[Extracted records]

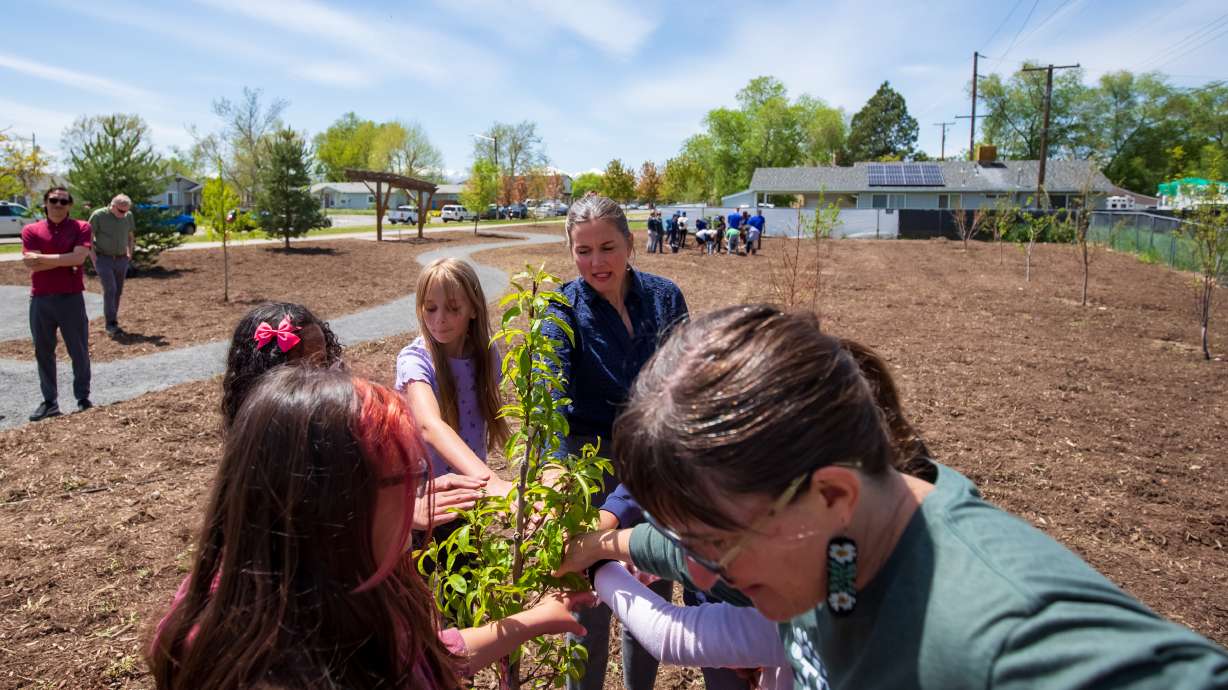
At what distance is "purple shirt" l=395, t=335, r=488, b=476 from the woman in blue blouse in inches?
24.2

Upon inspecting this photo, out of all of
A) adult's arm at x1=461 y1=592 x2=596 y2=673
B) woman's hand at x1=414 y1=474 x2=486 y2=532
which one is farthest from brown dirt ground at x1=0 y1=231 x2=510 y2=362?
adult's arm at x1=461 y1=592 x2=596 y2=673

= Exercise description =
Recast the records above as a JSON list of strings, one string per line, omitting blank lines. Leave out the pictures.

= Solution =
[
  "At what distance is \"purple shirt\" l=395, t=335, r=488, b=476 from the woman in blue blouse in inches?",
  "24.2",
  "Upon inspecting this photo, out of all of",
  "A) adult's arm at x1=461 y1=592 x2=596 y2=673",
  "B) woman's hand at x1=414 y1=474 x2=486 y2=532",
  "which one is farthest from brown dirt ground at x1=0 y1=231 x2=510 y2=362?",
  "adult's arm at x1=461 y1=592 x2=596 y2=673"
]